自律型AIとステーブルコインが切り拓く、新興国市場の金融包摂
SBIグループとFasset社の連携は、すでに具体的な事業として動き出しています。提携の第一弾として、国際送金サービスを手がける子会社のSBIレミットがFasset社との間で「次世代の国際送金インフラ構築に向けた基本合意書」を締結しました。今後は、マレーシアでのデジタルバンクの共同運営や、Fasset社が発行するトークンの共同流通などを通じて、事業展開をさらに加速させる計画です。

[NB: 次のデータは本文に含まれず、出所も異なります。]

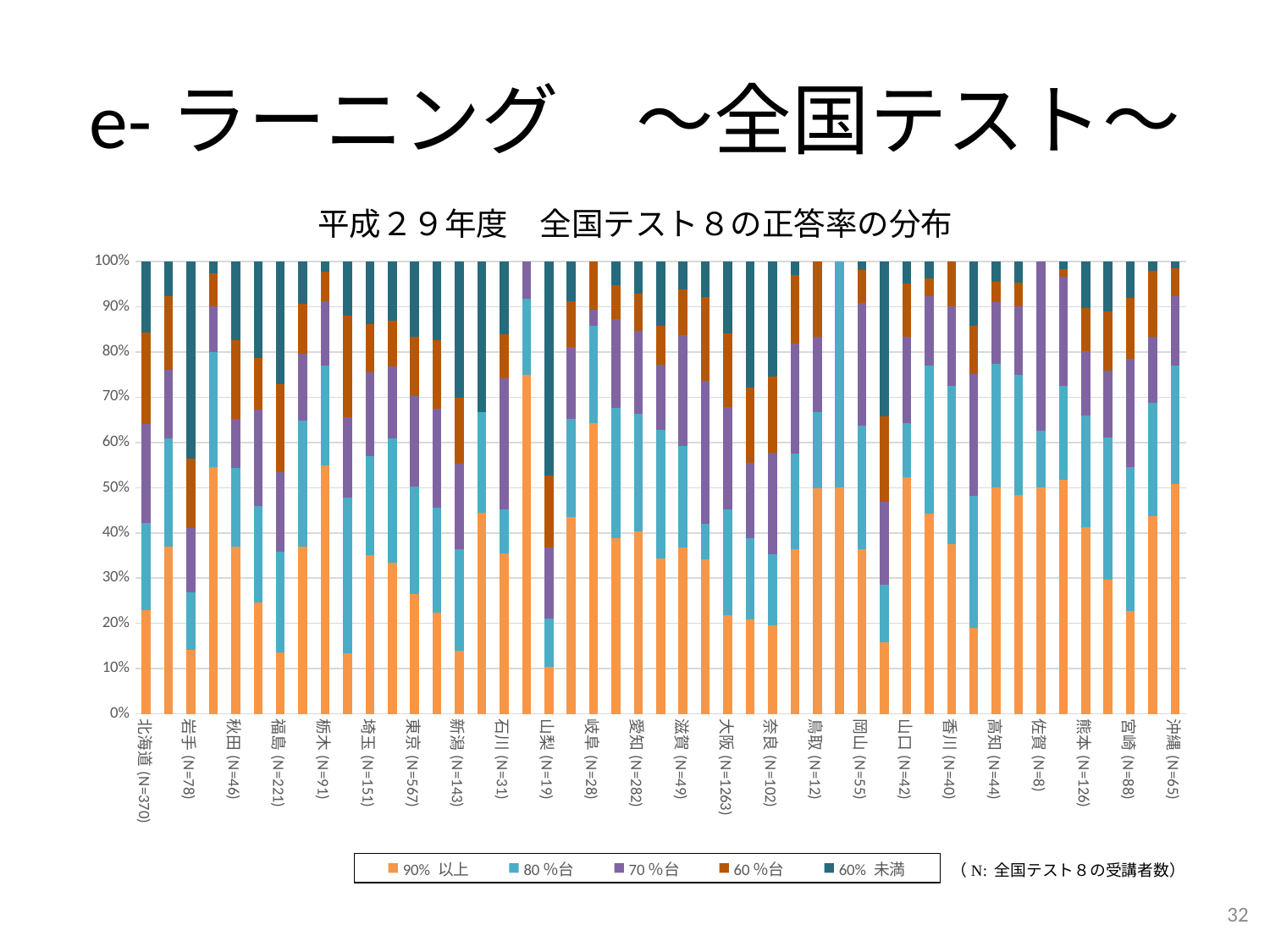
Is the 90% 以上 share for 東京 (N=567) greater or less than 30%? less Is the 90% 以上 share for 岐阜 (N=28) greater or less than 60%? greater Which legend entry is shown in orange (the bottom segment of each bar)? 90% 以上 Is the 90% 以上 share for 秋田 (N=46) greater or less than 50%? less What is the title of the chart? 平成２９年度 全国テスト８の正答率の分布 How many series does the legend list? 5 What kind of chart is shown on the slide? Stacked bar chart Which of 岐阜 (N=28) and 大阪 (N=1263) has the larger 90% 以上 share? 岐阜 (N=28)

新興国市場ではモバイル端末の高い普及率に対し、十分な金融サービスにアクセスできない層が多く、デジタル金融を通じた金融包摂の実現が急務とされています。SBIホールディングスの北尾吉孝会長兼社長は、「Fasset社は日本と世界の高成長市場を結ぶ重要な金融の架け橋になり得る」と評価し、同社とともにアジア太平洋から中東・アフリカに至る次世代オンチェーン金融システムの構築を進める意欲を示しました。また、Fasset社のモハマド・ラフィ・ホサインCEOも、あらゆる主体をボーダーレスにつなぐ金融の実現に向け、両社が根本的な信念を共有していると強調しています。